Pittsburgh Police do respond to incidents outside the City borders from time to time. For this reason, some incidents are mapped to locations outside the City. These can occur when City police assist police in other jurisdictions, when City police pursue a suspect across the City line to another municipality, and when a City officer happens to respond to an incident while outside the City.
What's Included in the Data
Publicly Available
- Location generalized to a block (police zone for sex crimes)
- Type of incident
- Date
- Time
- Whether or not the incident has been cleared
Not Publicly Available
- Victim’s identity
- Actual incident location
Where to Find the Data
- Most-recent 30 days of incident data (The Blotter) is published through the Western Pennsylvania Regional Data Center and is updated daily.
- Uniform Crime Reporting Data Recent Archive (Over 30 days old) is published through the Western Pennsylvania Regional Data Center and is updated daily.
- Pittsburgh Public Safety Press Releases contain additional information on selected incidents
- This data is also featured on the City of Pittsburgh's Burgh's Eye View mapping tool
Things to Know
- Sex crimes will only be reported at the police zone level to protect victim confidentiality. All other crimes will be reported at the block level (based on street address range).
- Incident data is published using the UCR hierarchical classification system developed by the FBI. Multiple crimes may be included in the same incident, and incidents are coded by the highest-level offense.

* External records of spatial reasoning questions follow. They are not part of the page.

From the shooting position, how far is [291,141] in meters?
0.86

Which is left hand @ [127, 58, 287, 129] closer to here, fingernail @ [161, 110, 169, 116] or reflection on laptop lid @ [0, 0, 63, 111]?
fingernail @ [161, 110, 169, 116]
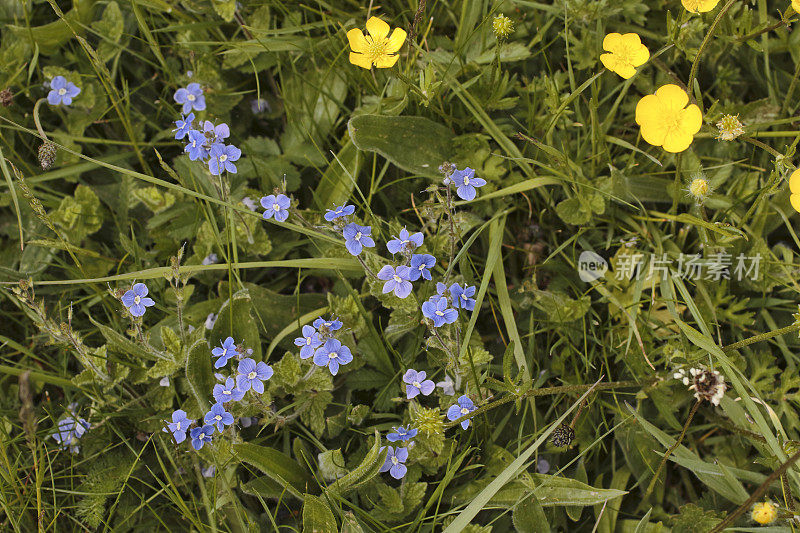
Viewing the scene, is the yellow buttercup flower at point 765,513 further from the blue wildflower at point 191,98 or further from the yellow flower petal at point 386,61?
the blue wildflower at point 191,98

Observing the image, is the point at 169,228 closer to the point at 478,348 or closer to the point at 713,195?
the point at 478,348

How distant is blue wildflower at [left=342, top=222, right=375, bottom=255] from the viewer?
209 cm

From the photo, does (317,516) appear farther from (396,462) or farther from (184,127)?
(184,127)

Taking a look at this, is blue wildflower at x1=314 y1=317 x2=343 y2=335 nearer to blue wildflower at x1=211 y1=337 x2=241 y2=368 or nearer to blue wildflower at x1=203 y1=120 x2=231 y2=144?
blue wildflower at x1=211 y1=337 x2=241 y2=368

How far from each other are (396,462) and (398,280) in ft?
2.16

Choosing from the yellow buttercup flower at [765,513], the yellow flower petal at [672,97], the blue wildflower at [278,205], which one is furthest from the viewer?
the yellow flower petal at [672,97]

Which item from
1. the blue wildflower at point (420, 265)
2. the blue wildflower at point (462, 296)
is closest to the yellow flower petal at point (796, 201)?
the blue wildflower at point (462, 296)

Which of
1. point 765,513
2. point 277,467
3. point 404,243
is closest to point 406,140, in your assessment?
point 404,243

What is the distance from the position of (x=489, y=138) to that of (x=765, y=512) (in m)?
1.68

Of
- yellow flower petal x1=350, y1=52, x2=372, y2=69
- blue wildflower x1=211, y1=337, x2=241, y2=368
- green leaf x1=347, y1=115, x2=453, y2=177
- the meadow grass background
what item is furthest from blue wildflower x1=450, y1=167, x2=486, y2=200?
blue wildflower x1=211, y1=337, x2=241, y2=368

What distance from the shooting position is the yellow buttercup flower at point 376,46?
238 centimetres

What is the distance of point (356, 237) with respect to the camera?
2.11 metres

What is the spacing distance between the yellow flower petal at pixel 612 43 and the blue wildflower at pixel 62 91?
2.29 m

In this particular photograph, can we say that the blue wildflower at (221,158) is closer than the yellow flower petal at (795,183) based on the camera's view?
No
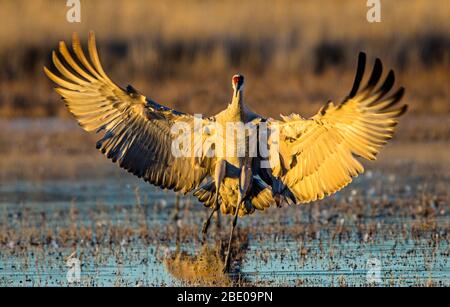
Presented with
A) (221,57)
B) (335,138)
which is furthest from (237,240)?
(221,57)

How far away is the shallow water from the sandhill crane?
0.51 m

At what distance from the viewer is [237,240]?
10.7 meters

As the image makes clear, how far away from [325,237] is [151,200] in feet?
10.7

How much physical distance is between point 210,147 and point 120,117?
0.86 m

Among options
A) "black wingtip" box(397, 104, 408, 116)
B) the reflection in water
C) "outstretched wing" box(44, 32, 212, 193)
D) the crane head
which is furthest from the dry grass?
"black wingtip" box(397, 104, 408, 116)

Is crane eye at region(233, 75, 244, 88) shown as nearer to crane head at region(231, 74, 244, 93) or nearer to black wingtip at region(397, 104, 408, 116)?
crane head at region(231, 74, 244, 93)

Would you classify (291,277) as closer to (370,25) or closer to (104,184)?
(104,184)

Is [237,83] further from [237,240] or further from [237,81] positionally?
[237,240]

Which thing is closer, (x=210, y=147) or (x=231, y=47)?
(x=210, y=147)

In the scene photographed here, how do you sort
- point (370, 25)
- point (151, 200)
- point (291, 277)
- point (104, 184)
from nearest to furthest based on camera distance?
point (291, 277)
point (151, 200)
point (104, 184)
point (370, 25)
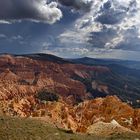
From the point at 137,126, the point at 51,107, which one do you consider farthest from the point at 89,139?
the point at 51,107

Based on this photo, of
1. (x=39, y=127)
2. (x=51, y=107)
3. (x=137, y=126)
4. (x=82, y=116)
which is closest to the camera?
(x=39, y=127)

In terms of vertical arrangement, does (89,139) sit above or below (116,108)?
above

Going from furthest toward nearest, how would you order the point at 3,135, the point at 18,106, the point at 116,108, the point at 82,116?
the point at 18,106 < the point at 82,116 < the point at 116,108 < the point at 3,135

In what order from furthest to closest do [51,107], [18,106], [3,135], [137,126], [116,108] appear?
[18,106], [51,107], [116,108], [137,126], [3,135]

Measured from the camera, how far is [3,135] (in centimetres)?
3978

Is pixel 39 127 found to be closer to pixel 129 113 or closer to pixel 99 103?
pixel 129 113

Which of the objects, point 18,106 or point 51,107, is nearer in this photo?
point 51,107

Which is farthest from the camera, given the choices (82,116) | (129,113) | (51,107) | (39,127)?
(51,107)

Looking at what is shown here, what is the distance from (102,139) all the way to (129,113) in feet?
264

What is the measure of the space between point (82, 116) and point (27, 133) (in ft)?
337

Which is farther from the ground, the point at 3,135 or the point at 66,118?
the point at 3,135

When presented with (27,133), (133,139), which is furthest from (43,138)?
(133,139)

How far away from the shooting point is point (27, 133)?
1617 inches

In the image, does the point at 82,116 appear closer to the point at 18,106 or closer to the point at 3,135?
the point at 18,106
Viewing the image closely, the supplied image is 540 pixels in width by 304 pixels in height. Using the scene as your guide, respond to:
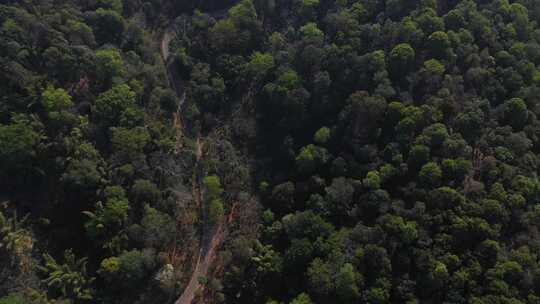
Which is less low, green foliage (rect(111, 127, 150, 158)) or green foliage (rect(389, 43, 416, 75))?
green foliage (rect(389, 43, 416, 75))

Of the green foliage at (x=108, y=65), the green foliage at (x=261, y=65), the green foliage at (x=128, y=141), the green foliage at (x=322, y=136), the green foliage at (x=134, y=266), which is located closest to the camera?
the green foliage at (x=134, y=266)

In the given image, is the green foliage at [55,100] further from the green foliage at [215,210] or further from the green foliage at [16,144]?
the green foliage at [215,210]

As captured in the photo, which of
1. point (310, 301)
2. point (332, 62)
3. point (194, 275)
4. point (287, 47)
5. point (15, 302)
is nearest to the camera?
point (15, 302)

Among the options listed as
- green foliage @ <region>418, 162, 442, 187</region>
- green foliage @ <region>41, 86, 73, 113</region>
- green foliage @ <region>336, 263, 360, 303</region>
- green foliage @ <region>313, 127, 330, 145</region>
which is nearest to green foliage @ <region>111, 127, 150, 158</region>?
green foliage @ <region>41, 86, 73, 113</region>

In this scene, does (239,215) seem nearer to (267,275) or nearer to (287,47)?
(267,275)

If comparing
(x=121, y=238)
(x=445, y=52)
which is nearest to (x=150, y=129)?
(x=121, y=238)

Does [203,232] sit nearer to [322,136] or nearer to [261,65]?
[322,136]

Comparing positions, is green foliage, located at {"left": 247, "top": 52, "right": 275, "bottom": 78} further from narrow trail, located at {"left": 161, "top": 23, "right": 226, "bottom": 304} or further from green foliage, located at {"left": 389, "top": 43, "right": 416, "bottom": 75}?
green foliage, located at {"left": 389, "top": 43, "right": 416, "bottom": 75}

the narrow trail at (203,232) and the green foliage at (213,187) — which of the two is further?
the green foliage at (213,187)

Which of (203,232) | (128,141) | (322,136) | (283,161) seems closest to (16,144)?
(128,141)

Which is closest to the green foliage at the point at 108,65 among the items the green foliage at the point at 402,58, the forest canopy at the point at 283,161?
the forest canopy at the point at 283,161

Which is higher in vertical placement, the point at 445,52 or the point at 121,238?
the point at 445,52
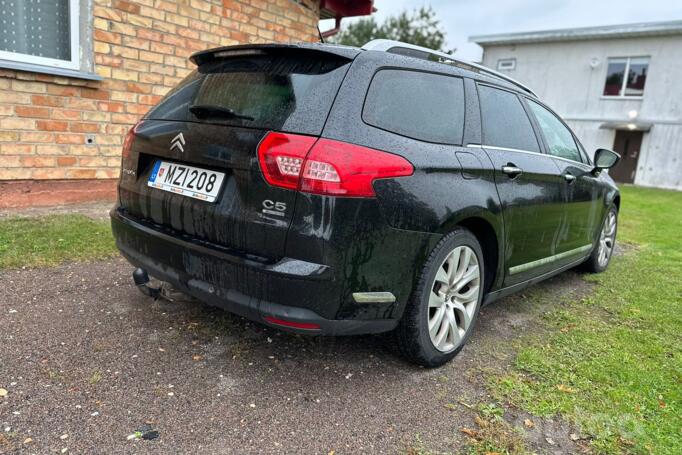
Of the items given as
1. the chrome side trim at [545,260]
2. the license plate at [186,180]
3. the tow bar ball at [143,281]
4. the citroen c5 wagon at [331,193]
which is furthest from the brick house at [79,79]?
the chrome side trim at [545,260]

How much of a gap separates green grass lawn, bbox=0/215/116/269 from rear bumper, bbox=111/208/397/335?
2043 millimetres

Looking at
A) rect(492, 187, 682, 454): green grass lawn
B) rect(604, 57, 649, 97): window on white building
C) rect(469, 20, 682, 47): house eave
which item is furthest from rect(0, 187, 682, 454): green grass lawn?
rect(604, 57, 649, 97): window on white building

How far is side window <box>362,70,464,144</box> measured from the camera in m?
2.39

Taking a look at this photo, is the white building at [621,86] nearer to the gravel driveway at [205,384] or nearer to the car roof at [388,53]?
the car roof at [388,53]

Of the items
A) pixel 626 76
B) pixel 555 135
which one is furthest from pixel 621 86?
pixel 555 135

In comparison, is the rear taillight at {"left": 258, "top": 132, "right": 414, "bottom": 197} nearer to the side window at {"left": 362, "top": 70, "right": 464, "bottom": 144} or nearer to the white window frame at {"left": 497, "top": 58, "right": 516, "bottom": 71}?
the side window at {"left": 362, "top": 70, "right": 464, "bottom": 144}

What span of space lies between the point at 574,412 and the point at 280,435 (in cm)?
146

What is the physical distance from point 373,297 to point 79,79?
4.93 m

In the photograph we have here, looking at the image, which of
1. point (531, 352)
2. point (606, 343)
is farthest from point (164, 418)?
point (606, 343)

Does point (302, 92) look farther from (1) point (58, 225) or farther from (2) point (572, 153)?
(1) point (58, 225)

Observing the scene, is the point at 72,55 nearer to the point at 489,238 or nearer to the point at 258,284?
the point at 258,284

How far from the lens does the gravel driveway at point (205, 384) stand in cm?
207

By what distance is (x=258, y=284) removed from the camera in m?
2.18

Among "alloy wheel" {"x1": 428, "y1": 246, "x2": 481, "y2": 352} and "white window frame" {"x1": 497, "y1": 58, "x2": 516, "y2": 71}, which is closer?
"alloy wheel" {"x1": 428, "y1": 246, "x2": 481, "y2": 352}
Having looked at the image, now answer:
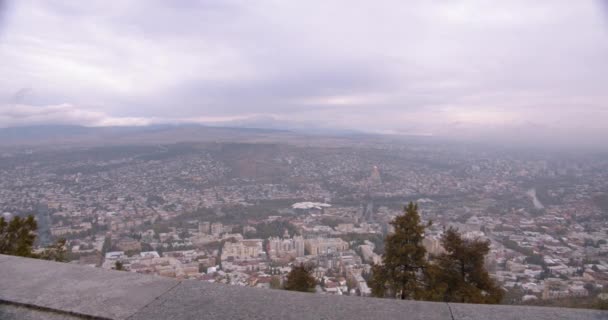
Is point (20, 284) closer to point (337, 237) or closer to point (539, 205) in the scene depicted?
point (337, 237)

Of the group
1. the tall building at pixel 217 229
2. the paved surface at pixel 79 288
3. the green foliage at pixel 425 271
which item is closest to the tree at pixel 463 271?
the green foliage at pixel 425 271

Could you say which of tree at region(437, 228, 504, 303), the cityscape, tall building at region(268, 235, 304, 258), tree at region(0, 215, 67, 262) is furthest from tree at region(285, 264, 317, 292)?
tall building at region(268, 235, 304, 258)

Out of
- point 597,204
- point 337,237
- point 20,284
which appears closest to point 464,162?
point 597,204

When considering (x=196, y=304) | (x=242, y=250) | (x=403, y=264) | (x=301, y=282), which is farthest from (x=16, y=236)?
(x=242, y=250)

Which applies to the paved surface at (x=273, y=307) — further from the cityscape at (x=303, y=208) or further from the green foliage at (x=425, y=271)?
the green foliage at (x=425, y=271)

- Unfounded incidents will be removed from the database. As the status or classification of an incident changes, these changes will be reflected on the open data portal. When using data, it is a good practice to cite when it was accessed.
- Incidents solely reported by other police departments operating in the City (campus police, Port Authority, etc) are not captured in this data.
- Archived data (2005-15) may first be published without coordinates, but coordinates will be made available as additional geocoding processes are run on the data.
- Not all incidents are reported. Incident reporting rates may vary from one community or person to the next.